··· Entries supplied

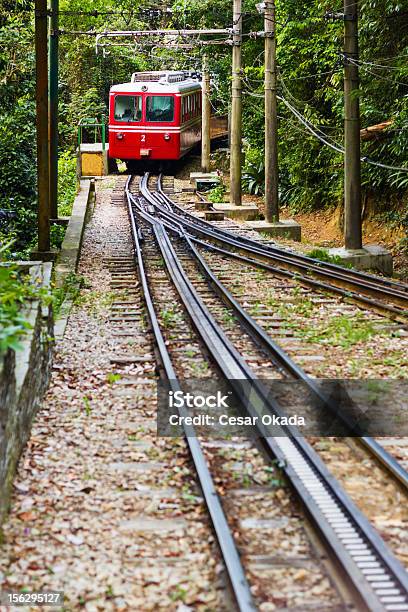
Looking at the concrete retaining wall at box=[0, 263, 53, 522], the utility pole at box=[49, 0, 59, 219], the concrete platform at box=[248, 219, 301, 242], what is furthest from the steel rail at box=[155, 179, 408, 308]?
the concrete retaining wall at box=[0, 263, 53, 522]

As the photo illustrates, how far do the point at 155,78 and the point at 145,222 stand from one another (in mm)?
11669

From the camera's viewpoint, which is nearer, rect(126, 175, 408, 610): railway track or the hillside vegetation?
rect(126, 175, 408, 610): railway track

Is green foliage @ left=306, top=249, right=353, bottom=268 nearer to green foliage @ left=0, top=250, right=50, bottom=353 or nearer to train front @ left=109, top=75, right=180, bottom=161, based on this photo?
green foliage @ left=0, top=250, right=50, bottom=353

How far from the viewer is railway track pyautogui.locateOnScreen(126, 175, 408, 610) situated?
4.36m

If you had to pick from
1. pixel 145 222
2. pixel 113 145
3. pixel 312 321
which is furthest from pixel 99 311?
pixel 113 145

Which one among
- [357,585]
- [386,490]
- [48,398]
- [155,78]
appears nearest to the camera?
[357,585]

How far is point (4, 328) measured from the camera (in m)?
5.66

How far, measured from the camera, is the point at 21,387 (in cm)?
604

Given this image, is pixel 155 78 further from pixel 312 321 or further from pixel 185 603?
pixel 185 603

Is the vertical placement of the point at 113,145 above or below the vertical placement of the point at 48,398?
above

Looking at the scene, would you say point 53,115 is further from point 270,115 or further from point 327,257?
point 327,257

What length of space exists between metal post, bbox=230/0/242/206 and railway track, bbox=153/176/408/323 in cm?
334

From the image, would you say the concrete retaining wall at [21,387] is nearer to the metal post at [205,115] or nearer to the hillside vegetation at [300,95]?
the hillside vegetation at [300,95]

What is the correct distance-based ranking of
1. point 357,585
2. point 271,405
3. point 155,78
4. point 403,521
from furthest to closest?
point 155,78 → point 271,405 → point 403,521 → point 357,585
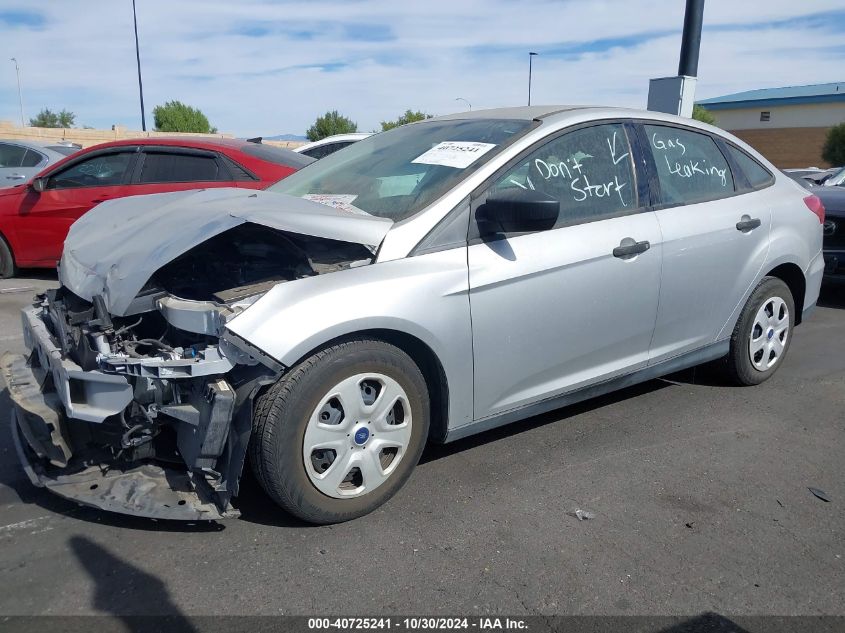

······

== Work to complete ==
Please extract every line of the listing above word for word, and leave the pictures out of your answer.

== Exercise answer ==
Looking at the concrete retaining wall at box=[0, 263, 53, 522], the utility pole at box=[49, 0, 59, 219], the concrete platform at box=[248, 219, 301, 242], what is furthest from the steel rail at box=[155, 179, 408, 308]?
the concrete retaining wall at box=[0, 263, 53, 522]

As the photo illustrates, how far do the point at 155,78 and the point at 145,222 stand from one another (in mm)?
11669

From the camera's viewpoint, which is nearer, rect(126, 175, 408, 610): railway track or the hillside vegetation?
rect(126, 175, 408, 610): railway track

Is green foliage @ left=306, top=249, right=353, bottom=268 nearer to green foliage @ left=0, top=250, right=50, bottom=353 or nearer to train front @ left=109, top=75, right=180, bottom=161, based on this photo?
green foliage @ left=0, top=250, right=50, bottom=353

How far from the viewer is railway track pyautogui.locateOnScreen(126, 175, 408, 610) situated?
4.36m

If you had to pick from
1. pixel 145 222
2. pixel 113 145
3. pixel 312 321
which is furthest from pixel 99 311?
pixel 113 145

Which one among
- [357,585]
- [386,490]
- [48,398]
- [155,78]
appears nearest to the camera?
[357,585]

How far is point (4, 328) measured from the camera (in m)?
5.66

How far, measured from the camera, is the point at 21,387 (in cm)?
604

Given this image, is pixel 155 78 further from pixel 312 321 or further from pixel 185 603?
pixel 185 603

Is the vertical placement of the point at 113,145 above or below the vertical placement of the point at 48,398?
above

Looking at the scene, would you say point 53,115 is further from point 270,115 or further from point 327,257?
point 327,257

What length of space exists between metal post, bbox=230/0/242/206 and railway track, bbox=153/176/408/323 in cm?
334

From the image, would you say the concrete retaining wall at [21,387] is nearer to the metal post at [205,115] or nearer to the hillside vegetation at [300,95]?
the hillside vegetation at [300,95]

What is the correct distance-based ranking of
1. point 357,585
2. point 271,405
3. point 155,78
4. point 403,521
from furthest to closest?
point 155,78 → point 271,405 → point 403,521 → point 357,585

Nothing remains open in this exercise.